I remember a time at Ardmore in the early twilight, when the sun was still golden but just about to dip under the far hills in Argyll. The whole road glowed with the most wonderful light. I could see columns of insects illuminated silver by the sun and swallows darting over the fields and hedgerows and again, the bats jinking and kinking and making the whole world a rich wonder where I wanted the evening to carry on for ever and ever and for the advent of dusk and my return to my car and home not to happen. I wish I had been able to have had my family with me to see it, but it was the end of yet another trip to Morrisons for the weekly shop and so I was alone.
This dusk thing is a strange concept; it is an anticipation. There have been many times when I have been at sea when the fading into the night has been serene and mystical and wonderful. A time of beauty where, one moment, the sun is lighting both the sea and the sky and then next the moon is layering breaths of silver over the waves and it is stunning but all along you know the darker night will come, the hint of the loss of vision becomes the threat of the weight of the night where everything is that much more risky and that much more difficult and that much more scary.

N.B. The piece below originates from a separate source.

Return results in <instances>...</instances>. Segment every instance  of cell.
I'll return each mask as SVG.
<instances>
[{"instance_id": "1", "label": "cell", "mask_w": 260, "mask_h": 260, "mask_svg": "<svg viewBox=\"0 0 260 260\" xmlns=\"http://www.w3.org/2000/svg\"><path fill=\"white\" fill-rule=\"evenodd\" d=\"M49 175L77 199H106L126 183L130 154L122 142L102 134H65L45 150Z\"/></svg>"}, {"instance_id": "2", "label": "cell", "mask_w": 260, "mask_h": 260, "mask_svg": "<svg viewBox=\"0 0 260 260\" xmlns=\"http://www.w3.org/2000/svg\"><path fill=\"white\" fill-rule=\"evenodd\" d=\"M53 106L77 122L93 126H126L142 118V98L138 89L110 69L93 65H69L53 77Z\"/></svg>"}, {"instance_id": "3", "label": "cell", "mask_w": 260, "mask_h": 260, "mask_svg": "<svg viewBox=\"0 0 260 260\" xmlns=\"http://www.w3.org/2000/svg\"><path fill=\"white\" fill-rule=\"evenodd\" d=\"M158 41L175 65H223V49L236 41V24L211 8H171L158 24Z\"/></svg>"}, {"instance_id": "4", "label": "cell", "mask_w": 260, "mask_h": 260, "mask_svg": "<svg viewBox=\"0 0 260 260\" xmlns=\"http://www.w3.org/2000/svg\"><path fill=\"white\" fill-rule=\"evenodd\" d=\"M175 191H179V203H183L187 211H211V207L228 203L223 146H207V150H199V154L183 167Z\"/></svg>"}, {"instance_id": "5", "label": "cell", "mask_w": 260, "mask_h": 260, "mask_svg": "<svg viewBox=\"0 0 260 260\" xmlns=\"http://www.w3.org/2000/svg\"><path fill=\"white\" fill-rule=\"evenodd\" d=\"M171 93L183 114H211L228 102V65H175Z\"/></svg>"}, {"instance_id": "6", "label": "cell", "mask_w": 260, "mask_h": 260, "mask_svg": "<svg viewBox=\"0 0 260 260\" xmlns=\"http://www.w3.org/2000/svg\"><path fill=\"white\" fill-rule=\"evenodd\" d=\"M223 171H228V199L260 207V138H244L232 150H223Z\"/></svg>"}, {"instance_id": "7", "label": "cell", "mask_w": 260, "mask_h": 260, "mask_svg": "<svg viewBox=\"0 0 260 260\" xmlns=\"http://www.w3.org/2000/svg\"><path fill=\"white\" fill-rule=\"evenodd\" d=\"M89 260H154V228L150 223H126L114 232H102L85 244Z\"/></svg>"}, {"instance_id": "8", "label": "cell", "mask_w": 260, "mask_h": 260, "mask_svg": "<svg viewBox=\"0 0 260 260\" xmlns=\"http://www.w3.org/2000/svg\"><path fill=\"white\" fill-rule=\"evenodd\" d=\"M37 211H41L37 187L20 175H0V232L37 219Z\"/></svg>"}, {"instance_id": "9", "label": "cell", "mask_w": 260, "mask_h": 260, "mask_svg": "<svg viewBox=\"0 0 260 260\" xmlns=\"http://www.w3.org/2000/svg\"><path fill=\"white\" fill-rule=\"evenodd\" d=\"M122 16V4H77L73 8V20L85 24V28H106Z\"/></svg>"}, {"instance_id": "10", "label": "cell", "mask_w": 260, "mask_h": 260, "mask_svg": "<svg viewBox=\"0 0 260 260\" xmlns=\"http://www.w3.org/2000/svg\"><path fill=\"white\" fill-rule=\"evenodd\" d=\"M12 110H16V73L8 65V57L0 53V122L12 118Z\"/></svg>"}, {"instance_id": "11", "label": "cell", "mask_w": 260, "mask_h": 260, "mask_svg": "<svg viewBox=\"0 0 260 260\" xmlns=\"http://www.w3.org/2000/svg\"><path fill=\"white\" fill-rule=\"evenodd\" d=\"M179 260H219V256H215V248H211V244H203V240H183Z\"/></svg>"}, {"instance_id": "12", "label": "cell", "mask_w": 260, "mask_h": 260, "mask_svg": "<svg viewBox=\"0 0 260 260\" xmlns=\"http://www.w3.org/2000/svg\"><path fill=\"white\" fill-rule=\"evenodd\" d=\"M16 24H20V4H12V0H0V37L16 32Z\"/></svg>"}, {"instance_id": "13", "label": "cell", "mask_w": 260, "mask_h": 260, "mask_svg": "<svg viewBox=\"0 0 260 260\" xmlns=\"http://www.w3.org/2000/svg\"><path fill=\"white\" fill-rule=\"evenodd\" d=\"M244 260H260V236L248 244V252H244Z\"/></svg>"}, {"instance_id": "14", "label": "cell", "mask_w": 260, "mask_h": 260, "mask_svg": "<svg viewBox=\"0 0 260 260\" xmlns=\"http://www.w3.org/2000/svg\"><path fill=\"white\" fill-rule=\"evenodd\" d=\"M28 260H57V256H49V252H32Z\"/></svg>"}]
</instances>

Scary, knowing it will be hours and hours before the dawn comes. That we are back to the primitive sense of helplessness where we can’t turn on a light for comfort or stop the boat and get off to walk to a safe and stationary bed where all we need to do is sleep and dream. Instead in the early hours we will still be steering, trying to check if we can see the nav lights of ships that may run us down; trying to guess whether the wind will rise and we will need to go forward in the dark to reef the sails or secure the dinghy.
That uneasy sense of self where you realise that all there is, is you. You cannot stop, you cannot say;
‘I am fed up with this and want someone to take over.’
And yet before this happens, before this happens if the weather is good and the sea smooth and the temperature is warm, it sometimes feels wonderful, the silver black sea; the hint of phosphorescence, the softness of the air, the stars just coming out and a night to gaze and lose yourself in thought and the murmur of conversation.
Those times when I feel safe and prepared, when the rhythm of the sea is a reassuring pleasure and the sight of the moon a joy and the quiet conversation and the swish of the sea alongside us. Well; such times can be amazing.
It is past dusk now, the night is firmly here. I took Dash out for his wee and he saw Dexter passing. He hates Dexter and Dexter hates him, so they barked at each other from a safe distance. The sky was dark but studded with stars so, finding out that we will have a frost later, I took my torch and went into the back garden to shut up the cages of the rabbits so they wouldn’t get too cold. I said Goodnight to Wendy and she said she would be up later. I said Goodnight to James who sort of replied and half smiled. I said Goodnight to Louie who needed me to teach her how to work a CD player; that made me feel very old indeed! I had a shower and in a moment I will stop writing.
The light in the room is soft and soothing, the room is almost tidy, I am warm and Stevie Nicks is singing from the Alexa. I might hear the owls screeching later. As the day lightens and we get up to get the children ready for school the rooks will be stirring, getting ready to spiral away in clattering waves into the beginning of the day.
To learn more about my life and life with a mental illness do read my memoirs START and Blackbird Singing. Available from Geilston Press. Best got from Amazon at the moment.








A good read as always
Ah! Stevie Nicks! I was unaware of her until Marsha, my talented, artistic, musical daughter, introduced "Edge of Seventeen" to our local singing group, a couple of years ago. And this week she arranged another Stevie Nicks song "The Chain" for us to sing over the next few weeks. And I learned that Stevie Nicks was a singer with Fleetwood Mac in the day! Reminiscing now and all because you mentioned Stevie Nicks!